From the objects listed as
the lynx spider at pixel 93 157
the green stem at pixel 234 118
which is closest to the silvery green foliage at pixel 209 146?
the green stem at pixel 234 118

- Instructions to follow
Please copy all of the data above word for word, keeping each line as it appears.

- Result of this task
From the objects listed as
the lynx spider at pixel 93 157
the green stem at pixel 234 118
which is closest to the silvery green foliage at pixel 209 146?
the green stem at pixel 234 118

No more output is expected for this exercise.